Work to be completed: Only the lines starting at the one that contains "From among the tree" and running to the end should be repeated, exactly as written.
==*==
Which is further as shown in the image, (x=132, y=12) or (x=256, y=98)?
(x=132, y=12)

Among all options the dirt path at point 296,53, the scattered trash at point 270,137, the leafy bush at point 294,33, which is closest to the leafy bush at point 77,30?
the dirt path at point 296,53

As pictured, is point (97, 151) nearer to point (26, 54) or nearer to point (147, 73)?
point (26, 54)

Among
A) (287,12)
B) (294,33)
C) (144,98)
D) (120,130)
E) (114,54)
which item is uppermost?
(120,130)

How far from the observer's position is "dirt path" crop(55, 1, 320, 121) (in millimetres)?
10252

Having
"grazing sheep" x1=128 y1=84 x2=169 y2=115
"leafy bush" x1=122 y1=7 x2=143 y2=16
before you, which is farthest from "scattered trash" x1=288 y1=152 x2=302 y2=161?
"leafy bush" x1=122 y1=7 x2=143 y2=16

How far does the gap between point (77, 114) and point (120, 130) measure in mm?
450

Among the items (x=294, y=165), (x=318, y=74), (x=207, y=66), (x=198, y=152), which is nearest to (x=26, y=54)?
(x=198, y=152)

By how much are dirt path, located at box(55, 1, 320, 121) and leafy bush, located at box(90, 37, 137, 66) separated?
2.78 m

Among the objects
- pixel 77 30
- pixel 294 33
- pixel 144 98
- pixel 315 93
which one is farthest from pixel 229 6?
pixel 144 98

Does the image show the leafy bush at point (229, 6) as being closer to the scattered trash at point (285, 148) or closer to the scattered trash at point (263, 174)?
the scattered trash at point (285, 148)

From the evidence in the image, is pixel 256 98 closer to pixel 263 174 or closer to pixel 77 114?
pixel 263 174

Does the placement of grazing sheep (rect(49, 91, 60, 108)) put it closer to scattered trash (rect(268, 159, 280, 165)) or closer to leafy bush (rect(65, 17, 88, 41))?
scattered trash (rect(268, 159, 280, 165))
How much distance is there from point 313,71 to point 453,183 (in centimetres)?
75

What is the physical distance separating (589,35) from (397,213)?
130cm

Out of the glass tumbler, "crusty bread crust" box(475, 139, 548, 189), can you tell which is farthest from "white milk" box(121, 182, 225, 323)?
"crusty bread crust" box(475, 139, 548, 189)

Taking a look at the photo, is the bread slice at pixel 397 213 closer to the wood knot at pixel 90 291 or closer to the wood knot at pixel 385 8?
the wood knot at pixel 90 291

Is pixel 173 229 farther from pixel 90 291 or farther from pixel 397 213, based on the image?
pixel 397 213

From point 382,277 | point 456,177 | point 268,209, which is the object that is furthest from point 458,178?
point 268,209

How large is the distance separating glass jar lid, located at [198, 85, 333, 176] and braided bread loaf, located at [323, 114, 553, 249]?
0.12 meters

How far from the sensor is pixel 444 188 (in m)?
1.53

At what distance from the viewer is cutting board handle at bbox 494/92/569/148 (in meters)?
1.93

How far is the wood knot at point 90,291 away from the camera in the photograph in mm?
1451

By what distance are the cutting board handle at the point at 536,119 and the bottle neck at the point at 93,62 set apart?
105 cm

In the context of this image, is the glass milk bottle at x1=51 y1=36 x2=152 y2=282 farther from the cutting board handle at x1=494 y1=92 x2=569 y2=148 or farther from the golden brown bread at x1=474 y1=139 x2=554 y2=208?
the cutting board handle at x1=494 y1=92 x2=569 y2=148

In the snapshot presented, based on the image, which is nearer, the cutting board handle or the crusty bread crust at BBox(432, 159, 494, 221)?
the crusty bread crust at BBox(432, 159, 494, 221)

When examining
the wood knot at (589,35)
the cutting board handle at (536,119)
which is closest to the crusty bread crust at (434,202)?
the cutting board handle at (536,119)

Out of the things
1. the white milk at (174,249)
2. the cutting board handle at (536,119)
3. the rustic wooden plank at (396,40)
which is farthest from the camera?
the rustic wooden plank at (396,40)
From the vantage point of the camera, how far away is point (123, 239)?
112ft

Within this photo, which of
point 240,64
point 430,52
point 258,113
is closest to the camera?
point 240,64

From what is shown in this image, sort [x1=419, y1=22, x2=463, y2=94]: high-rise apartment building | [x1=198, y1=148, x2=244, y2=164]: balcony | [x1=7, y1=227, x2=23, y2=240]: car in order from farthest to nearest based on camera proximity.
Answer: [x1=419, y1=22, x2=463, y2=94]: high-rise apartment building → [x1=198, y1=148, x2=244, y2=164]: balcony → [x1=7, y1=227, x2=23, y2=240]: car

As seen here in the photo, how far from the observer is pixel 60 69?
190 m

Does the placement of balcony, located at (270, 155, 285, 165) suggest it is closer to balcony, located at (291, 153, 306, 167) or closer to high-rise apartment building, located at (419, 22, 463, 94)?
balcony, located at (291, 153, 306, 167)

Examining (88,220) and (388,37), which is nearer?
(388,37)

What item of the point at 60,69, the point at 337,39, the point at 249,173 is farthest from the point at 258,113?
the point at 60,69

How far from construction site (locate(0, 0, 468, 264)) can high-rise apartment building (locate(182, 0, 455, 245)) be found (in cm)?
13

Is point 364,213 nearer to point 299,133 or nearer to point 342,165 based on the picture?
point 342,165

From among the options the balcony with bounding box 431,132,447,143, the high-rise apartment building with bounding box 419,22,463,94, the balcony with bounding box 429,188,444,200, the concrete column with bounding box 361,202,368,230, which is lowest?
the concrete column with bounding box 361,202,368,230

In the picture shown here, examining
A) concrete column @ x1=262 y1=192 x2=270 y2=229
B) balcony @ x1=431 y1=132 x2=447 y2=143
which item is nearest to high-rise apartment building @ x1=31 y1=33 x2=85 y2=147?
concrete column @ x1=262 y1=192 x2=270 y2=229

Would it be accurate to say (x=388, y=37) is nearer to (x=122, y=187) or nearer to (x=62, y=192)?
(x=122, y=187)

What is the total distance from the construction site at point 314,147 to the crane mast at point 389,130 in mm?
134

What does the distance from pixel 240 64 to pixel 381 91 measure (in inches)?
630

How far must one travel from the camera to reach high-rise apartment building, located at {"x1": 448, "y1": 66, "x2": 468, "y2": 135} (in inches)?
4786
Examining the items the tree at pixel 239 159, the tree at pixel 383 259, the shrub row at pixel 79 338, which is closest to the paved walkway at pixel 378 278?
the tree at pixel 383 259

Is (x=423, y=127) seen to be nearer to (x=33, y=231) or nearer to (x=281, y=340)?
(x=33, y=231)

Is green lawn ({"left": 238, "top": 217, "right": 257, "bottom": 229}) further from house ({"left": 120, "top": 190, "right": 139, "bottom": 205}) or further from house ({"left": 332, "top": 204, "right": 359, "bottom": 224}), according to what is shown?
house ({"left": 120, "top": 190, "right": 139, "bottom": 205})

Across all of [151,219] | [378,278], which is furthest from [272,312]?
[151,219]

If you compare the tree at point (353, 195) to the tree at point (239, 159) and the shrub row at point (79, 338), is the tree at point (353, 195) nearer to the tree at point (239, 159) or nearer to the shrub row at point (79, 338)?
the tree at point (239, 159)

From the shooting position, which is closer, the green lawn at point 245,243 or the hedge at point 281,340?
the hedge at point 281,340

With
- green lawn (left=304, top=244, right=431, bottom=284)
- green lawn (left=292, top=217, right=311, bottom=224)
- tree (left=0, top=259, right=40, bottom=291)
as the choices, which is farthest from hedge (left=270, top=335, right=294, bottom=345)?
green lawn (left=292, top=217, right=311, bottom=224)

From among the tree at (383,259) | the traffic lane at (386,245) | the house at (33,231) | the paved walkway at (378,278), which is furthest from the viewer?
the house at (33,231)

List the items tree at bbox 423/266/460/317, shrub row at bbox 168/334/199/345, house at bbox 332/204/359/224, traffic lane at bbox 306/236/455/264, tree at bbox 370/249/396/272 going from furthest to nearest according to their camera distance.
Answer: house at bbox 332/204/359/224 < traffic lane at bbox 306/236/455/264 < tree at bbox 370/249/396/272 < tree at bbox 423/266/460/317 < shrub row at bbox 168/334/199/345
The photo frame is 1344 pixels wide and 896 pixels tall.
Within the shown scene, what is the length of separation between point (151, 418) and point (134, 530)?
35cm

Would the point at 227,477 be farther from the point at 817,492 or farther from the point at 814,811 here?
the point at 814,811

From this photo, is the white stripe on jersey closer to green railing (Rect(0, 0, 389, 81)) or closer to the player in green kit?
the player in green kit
==*==
Solution below:
From among the tree at (383,259) | the traffic lane at (386,245) | the house at (33,231) | the paved walkway at (378,278), which is furthest from the viewer?
the house at (33,231)

List the items tree at bbox 423/266/460/317, shrub row at bbox 168/334/199/345, house at bbox 332/204/359/224, traffic lane at bbox 306/236/455/264, tree at bbox 370/249/396/272 going from furthest to nearest according to their camera distance.
Answer: house at bbox 332/204/359/224 < traffic lane at bbox 306/236/455/264 < tree at bbox 370/249/396/272 < tree at bbox 423/266/460/317 < shrub row at bbox 168/334/199/345
The photo frame is 1344 pixels wide and 896 pixels tall.
Within the shown scene, what is the length of separation between point (151, 418) and point (134, 530)?
35cm

Would the point at 227,477 be farther from the point at 817,492 or farther from the point at 814,811 here?
the point at 814,811

From this photo, is the white stripe on jersey closer to green railing (Rect(0, 0, 389, 81)) or closer to the player in green kit?
the player in green kit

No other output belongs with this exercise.